Poolewe, Ross-shire, on the north-west coast, is a tiny village abutting Loch Ewe, at the top of the River Ewe. The river is framed by mountains, but its banks are peaty and flat. A 19th Century account describes how the land subsides into 'a broad flat plain, chiefly covered with moss 5 or 6 feet deep' and elaborates: 'On this flat, which was then used as a common, a large market was held for generations, known as the Feil Judha, or Ewe Market, so called from the river near which it took place, and not from the animal. This was frequented by the people of the neighbouring region, and very largely by the Lewsmen [from the Isle of Lewis], as being then the nearest and most convenient spot in which to dispose of their cattle and other produce on the mainland, taking back other articles for consumption. The last of these markets was held so far back as 160 years ago, when it is said that the Lewsmen, while returning home in the usual open boats of the West Coast, were overtaken by a violent storm...and all or most of them lost.' (see W. Jolly, 'Notes on Bronze Weapons and other remains found near Poolewe, Ross-shire', Proceedings of the Society of Antiquaries of Scotland, 1879-80).

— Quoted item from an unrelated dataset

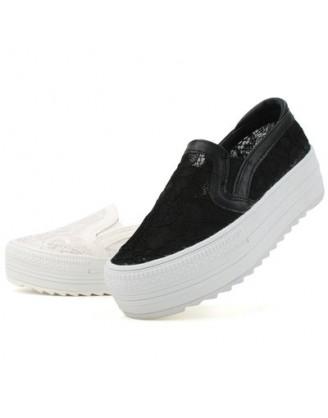 KS0019 韓國製厚底鞋 SLIPON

This history gives us an intriguing insight into Farquharson's title, which directs our attention to the peaty moss shrouding the land as it recedes into mist. The huddle of sheep have an almost anthromorphic quality, as they make their way along the river's perameter.
Farquharson is the most famous of Scottish landscape painters working in the 19th Century, and remained true to his native style and subject matter well into the 20th. His impressionistic technique owes much to time spent in Paris, under the tutelage of Carolus Duran, during the early 1880s. Students were encouraged to visit the forest of Fontainebleau to practise painting en plein air. The instinct to immerse himself in his subject came naturally to Farquharson who possessed a number of mobile painting huts, furnished with stoves, with which he travelled around his estate at Finzean in Royal Deeside.
Farquharson's ability to evoke atmosphere within the restraints of the realist tradition was lauded by Sickert who wrote: '[His] extraordinary virtuousity has been developed by experience, but it arises certainly from the fact that he is telling his story. The arrest of the fox in the snow of the picture called 'Supper Time' is a breathless moment...Bloomsbury will perhaps tell you that it is wrong to paint a live fox. Fortunately [this ethos] does not run in the North of Scotland' (W. Sickert, A Free House, 1947, pp. 204-6.
Farquharson was fortunate in being able to pursue his vocation without obstacle. He inherited the Finzean estate from his father Francis, a doctor who was also a keen amateur artist.